EMR Bootstrapping Cookbook

Bootstrapping allows you to run commands to customize EMR machines, at the time the cluster is created.

When to use bootstrap, and when to use setup

You can use bootstrap and setup together.

Generally, you want to use bootstrap for things that are part of your general production environment, and setup for things that are specific to your particular job. This makes things work as expected if you are Pooling Clusters.

All these examples use bootstrap. Not saying it’s a good idea, but all these examples will work with setup as well (yes, Hadoop tasks on EMR apparently have access to sudo).

Installing Python packages with pip

The only tricky thing is making sure you install packages for the correct version of Python.

Figure out which version of Python you’ll be running on EMR (see python_bin for defaults).
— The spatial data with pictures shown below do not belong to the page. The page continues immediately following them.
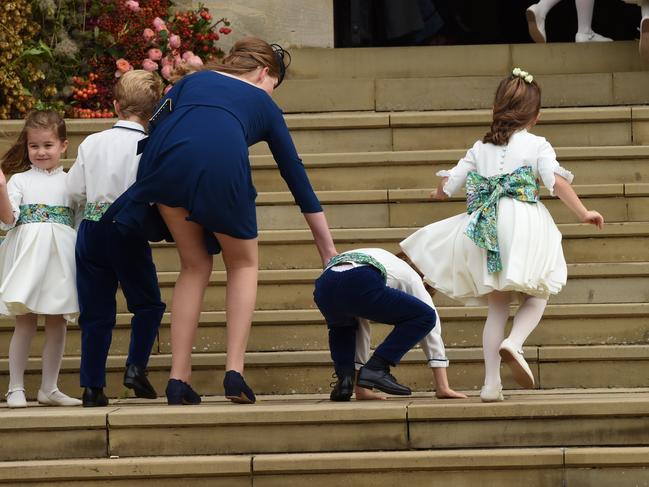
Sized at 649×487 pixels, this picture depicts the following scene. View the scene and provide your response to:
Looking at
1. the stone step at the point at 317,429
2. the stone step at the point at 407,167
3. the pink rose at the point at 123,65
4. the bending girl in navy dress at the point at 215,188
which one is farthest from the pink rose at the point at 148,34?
the stone step at the point at 317,429

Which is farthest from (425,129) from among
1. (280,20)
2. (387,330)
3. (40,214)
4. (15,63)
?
(40,214)

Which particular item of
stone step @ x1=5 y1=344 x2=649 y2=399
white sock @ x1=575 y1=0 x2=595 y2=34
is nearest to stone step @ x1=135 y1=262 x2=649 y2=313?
stone step @ x1=5 y1=344 x2=649 y2=399

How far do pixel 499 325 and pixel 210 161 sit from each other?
4.56 ft

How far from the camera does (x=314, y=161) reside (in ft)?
30.6

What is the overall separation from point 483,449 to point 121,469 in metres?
1.38

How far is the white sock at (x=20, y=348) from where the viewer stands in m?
7.34

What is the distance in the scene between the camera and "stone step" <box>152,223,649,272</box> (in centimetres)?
838

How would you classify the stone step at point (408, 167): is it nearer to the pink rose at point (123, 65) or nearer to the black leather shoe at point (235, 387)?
the pink rose at point (123, 65)

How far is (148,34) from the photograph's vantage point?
11.0 meters

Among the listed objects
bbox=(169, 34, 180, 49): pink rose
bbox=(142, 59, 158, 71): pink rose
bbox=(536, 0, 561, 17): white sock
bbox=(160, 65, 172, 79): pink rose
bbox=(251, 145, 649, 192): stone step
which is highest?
bbox=(536, 0, 561, 17): white sock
  • If it’s Python 2.6, use pip
  • If it’s Python 2.7, use pip-2.7
  • If it’s Python 3, use pip-3.4

For example, to install ujson on Python 2.7:

runners:
  emr:
    bootstrap:
    - sudo pip-2.7 install ujson

See PyPI for a the full list of available Python packages.

You can also install packages from a requirements file:

runners:
  emr:
    bootstrap:
    - sudo pip-2.7 install -r /local/path/of/requirements.txt#

Or a tarball:

runners:
  emr:
    bootstrap:
    - sudo pip-2.7 install /local/path/of/tarball.tar.gz#

Note

If for some reason you must run on AMI version 2.4.2 or earlier (protip: don’t do that), see below for how to get pip working.

Warning

If you’re trying to run jobs on AMI version 3.0.0 (protip: don’t do that either) pip appears not to work due to out-of-date SSL certificate information.

Installing System Packages

EMR gives you access to a variety of different Amazon Machine Images, or AMIs for short (see image_version).

3.x and 4.x AMIs

Starting with 3.0.0, EMR AMIs use Amazon Linux, which uses yum to install packages. For example, to install NumPy:

runners:
  emr:
    bootstrap:
    - sudo yum install -y python27-numpy

(Don’t forget the -y!)

Amazon Linux currently has few packages for Python 3 libraries; if you’re on Python 3, just use pip.

Here are the package lists for all the various versions of Amazon Linux used by EMR:

Note

The package lists gloss over Python versions; wherever you see a package named python-<lib name>, you’ll want to install python26-<lib name> or python27-<lib name> instead.

2.x AMIs

The 2.x AMIs are based on a version of Debian that is so old it has been “archived,” which makes their package installer, apt-get, no longer work out-of-the-box.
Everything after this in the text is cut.